Stride pipeline unit type

Note

💊 Check stride prescription pipeline unit for a higher-level abstraction.

Once there are no more unresolved dependencies in the resolver state (no more steps to be performed), such state becomes a “final state” (see Introduction to Thoth’s adviser principles for theoretical background). Pipeline units called “strides” are then called on the given final state to check whether the given final state should be accepted and treated as one of the pipeline products.

Main usage

  • Decide whether the given fully resolved software stack should be accepted and be treated as one of the pipeline products

    • Raising exception NotAcceptable will prevent from adding fully resolved (final) state to the pipeline products

  • Prematurely end resolution based on the the final state reached

    • Raising exception EagerStopPipeline will cause stopping the whole resolver run and causing resolver to return products computed so far

Real world examples

  • Filter out software stacks with same score in recommendations - most probably they include package-versions that do not differentiate resolved software stack quality

  • To test TensorFlow with different versions of numpy in Dependency Monkey a stride implementation can prevent from generating stacks that have same numpy version

  • Do not accept stacks for Dependency Monkey runs for which Thoth has observation already (for example performance related testing using performance indicators)

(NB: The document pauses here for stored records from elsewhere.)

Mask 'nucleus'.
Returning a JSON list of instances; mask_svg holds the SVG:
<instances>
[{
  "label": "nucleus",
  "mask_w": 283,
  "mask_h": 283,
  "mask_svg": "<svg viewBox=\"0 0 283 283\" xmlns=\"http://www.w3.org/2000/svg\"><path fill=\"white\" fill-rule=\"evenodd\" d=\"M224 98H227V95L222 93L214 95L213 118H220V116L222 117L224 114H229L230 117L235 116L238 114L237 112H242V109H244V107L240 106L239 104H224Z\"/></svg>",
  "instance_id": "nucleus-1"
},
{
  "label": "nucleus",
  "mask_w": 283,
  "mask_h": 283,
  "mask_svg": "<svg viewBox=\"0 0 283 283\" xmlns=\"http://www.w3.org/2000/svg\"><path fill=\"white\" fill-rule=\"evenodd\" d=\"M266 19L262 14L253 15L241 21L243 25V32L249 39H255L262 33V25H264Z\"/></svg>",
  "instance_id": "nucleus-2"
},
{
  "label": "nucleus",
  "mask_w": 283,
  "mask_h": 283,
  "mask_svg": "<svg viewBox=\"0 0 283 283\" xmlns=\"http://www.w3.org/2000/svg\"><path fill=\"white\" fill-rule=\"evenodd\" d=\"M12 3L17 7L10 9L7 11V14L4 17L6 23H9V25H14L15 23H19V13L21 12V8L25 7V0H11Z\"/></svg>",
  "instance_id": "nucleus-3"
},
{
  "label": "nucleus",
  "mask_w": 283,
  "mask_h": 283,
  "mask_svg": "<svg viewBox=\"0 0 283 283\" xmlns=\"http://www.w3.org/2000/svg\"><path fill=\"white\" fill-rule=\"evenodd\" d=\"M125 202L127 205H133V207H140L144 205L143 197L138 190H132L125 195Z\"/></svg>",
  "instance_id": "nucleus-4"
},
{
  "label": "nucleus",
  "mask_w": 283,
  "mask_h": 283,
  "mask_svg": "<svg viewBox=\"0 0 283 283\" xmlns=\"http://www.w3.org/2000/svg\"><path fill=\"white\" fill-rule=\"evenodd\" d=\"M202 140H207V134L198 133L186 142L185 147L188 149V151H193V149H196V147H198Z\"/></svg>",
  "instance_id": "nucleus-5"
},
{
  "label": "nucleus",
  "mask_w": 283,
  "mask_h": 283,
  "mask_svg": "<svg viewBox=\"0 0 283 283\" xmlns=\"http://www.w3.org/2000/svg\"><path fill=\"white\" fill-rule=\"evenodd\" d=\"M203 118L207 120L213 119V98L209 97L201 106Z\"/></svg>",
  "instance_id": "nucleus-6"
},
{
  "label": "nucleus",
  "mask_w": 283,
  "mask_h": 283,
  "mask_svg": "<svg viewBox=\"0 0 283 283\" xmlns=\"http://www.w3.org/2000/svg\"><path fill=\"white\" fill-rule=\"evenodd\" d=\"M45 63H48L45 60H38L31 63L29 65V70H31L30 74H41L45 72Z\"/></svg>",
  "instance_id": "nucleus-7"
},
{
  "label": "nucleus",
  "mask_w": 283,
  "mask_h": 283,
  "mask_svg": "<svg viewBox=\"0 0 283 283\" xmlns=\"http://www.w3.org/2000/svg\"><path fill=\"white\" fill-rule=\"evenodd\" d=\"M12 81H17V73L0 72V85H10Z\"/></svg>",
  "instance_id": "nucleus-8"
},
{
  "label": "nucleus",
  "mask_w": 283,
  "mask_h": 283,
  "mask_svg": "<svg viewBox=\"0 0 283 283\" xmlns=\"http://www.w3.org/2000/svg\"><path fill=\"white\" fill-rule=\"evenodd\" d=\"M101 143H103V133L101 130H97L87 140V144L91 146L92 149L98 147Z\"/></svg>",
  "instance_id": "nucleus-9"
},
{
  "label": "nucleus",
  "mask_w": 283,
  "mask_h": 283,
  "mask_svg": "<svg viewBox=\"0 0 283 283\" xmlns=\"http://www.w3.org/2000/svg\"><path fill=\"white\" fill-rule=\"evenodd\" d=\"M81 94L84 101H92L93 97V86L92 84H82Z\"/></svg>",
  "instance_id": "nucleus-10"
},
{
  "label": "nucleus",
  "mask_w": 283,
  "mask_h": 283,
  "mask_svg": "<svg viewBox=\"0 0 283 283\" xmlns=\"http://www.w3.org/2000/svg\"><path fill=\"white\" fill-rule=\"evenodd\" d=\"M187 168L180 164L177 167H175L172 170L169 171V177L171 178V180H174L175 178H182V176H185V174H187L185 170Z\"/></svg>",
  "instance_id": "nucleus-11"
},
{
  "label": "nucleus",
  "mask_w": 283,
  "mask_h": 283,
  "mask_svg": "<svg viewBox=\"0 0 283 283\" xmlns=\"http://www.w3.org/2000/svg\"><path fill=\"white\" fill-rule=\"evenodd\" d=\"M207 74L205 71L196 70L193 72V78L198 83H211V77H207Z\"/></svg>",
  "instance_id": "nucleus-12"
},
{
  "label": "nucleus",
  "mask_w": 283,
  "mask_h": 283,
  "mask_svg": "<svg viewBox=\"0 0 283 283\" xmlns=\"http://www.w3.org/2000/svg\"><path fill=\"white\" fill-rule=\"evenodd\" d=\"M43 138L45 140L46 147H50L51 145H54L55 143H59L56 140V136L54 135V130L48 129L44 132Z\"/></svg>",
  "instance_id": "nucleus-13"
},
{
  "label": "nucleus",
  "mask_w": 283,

  • Randomly sample state space and run Amun inspection jobs to gather observations about Python ecosystem and packages present

Triggering unit for a specific package

To help with scaling the recommendation engine when it comes to number of pipeline units possibly registered, it is a good practice to state to which package the given unit corresponds. To run the pipeline unit for a specific package, this fact should be reflected in the pipeline unit configuration by stating package_name configuration option. An example can be a pipeline unit specific for TensorFlow packages, which should state package_name: "tensorflow" in the pipeline configuration.

If the pipeline unit is generic for any package, the package_name configuration has to default to None.

An example implementation

from typing import Dict
from typing import List
from typing import Optional
from typing import Tuple
import random

from thoth.adviser.exceptions import NotAcceptable
from thoth.adviser import Stride
from thoth.python import PackageVersion


class StrideExample(Stride):
    """Flip a coin, heads discard the given state."""

    CONFIGURATION_DEFAULT: Dict[str, Any] = {"package_name": None}  # The pipeline unit is not specific to any package.

    def run(self, state: State) -> None:
        """The main entry-point for stride implementation demonstration."""
        if bool(random.getrandbits(1)):
            raise NotAcceptable(
                f"State with score {state.score!r} was randomly discarded by flipping a coin"
            )

The implementation can also provide other methods, such as Unit.pre_run, Unit.post_run or Unit.post_run_report and pipeline unit configuration adjustment. See unit documentation for more info.